- _Assignment_
Print exactly, and only, the lines running from the line containing "genus: Loxodonta" through the end of the records below.

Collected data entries

#####

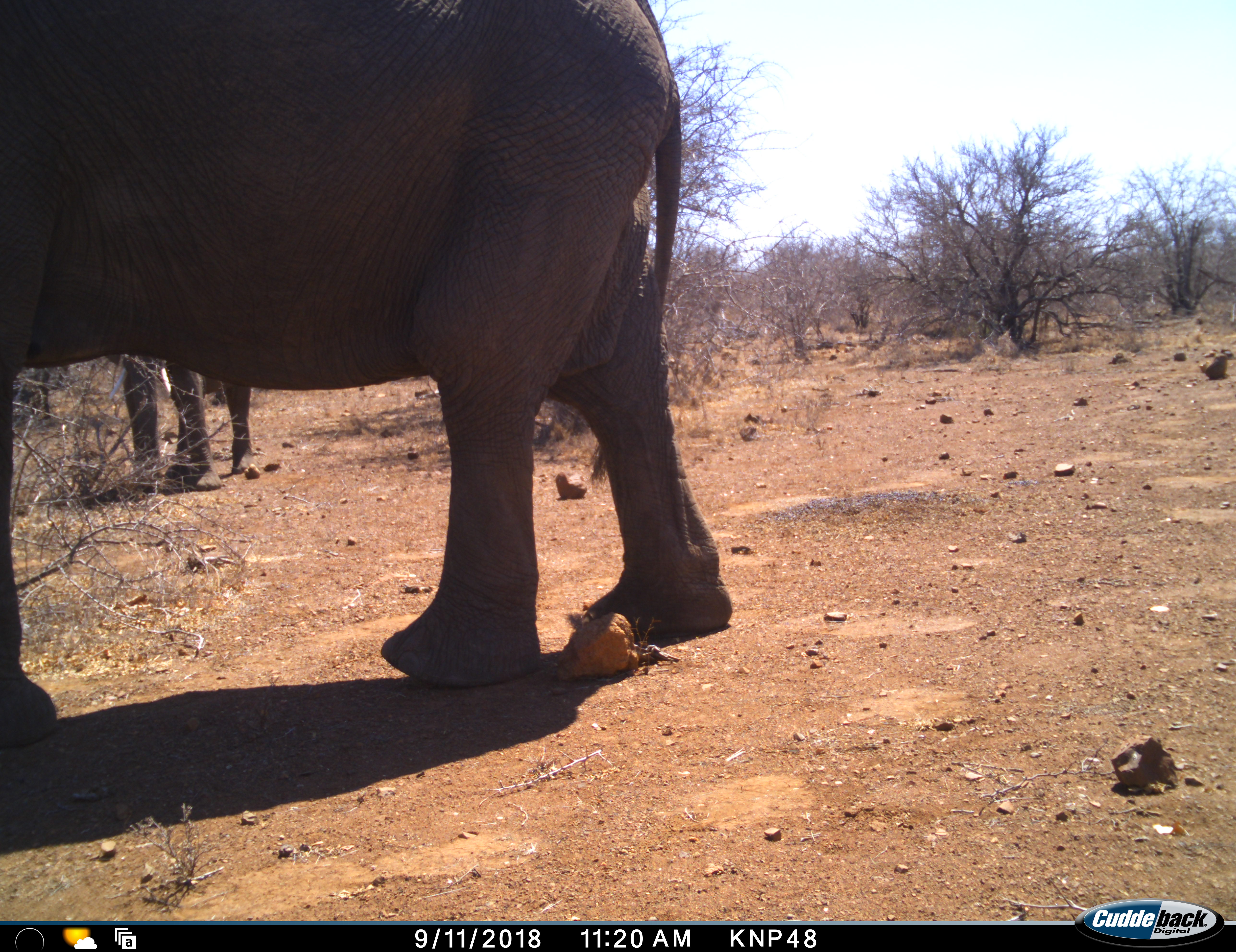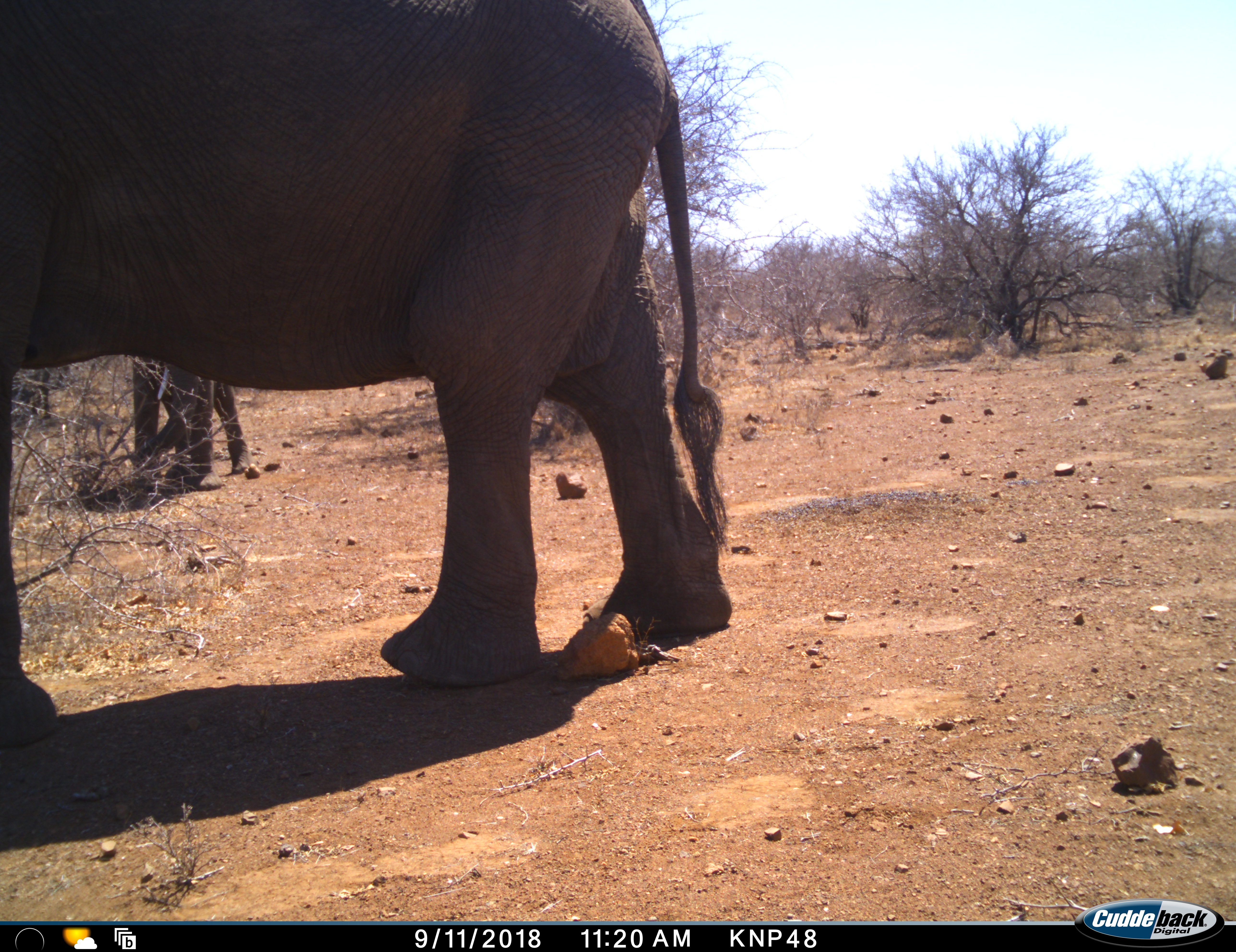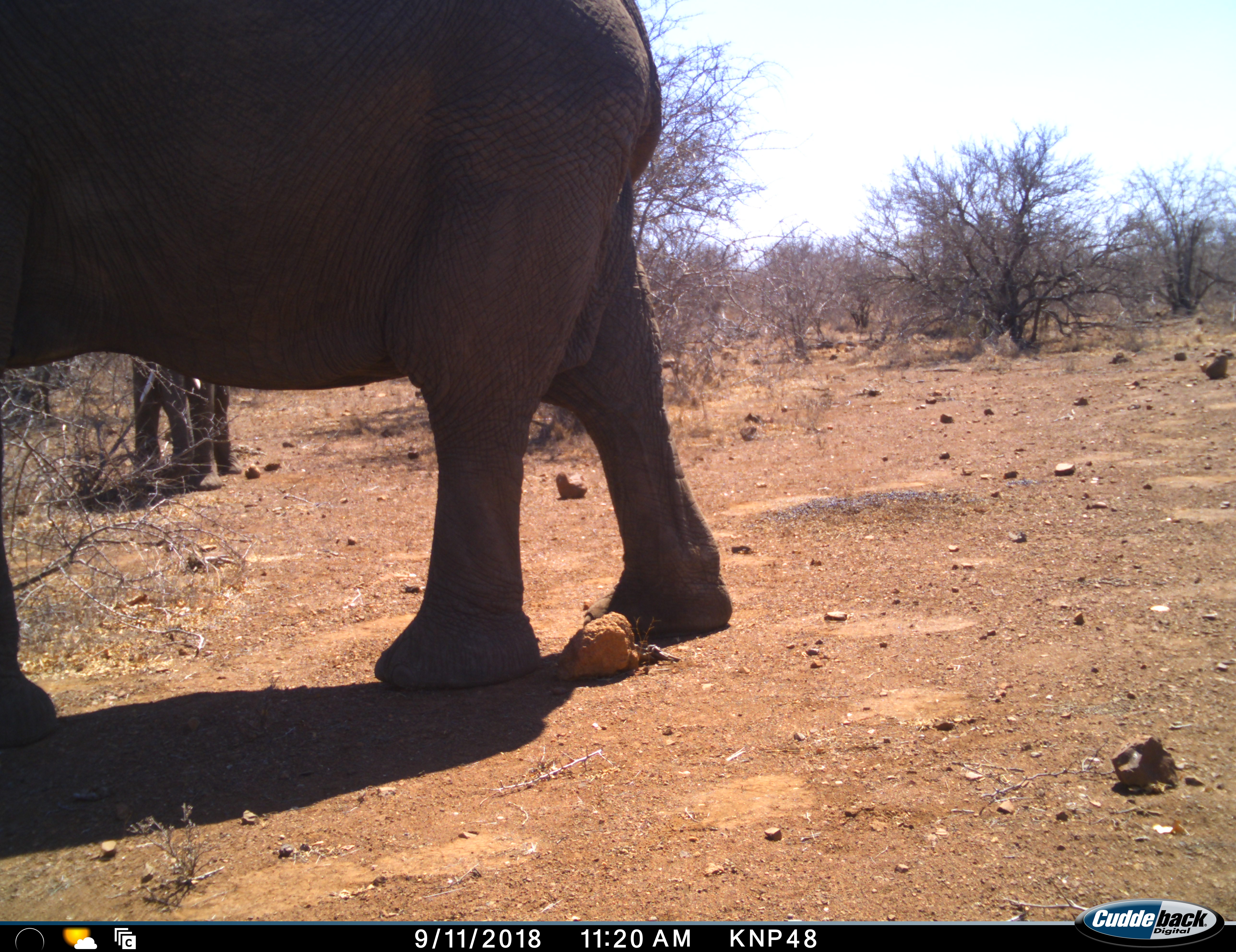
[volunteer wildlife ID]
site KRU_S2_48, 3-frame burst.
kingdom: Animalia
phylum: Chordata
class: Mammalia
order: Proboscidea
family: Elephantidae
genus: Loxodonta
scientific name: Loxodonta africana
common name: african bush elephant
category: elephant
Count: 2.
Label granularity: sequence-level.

#####

- _Task answer_
genus: Loxodonta
scientific name: Loxodonta africana
common name: african bush elephant
category: elephant
Count: 2.
Label granularity: sequence-level.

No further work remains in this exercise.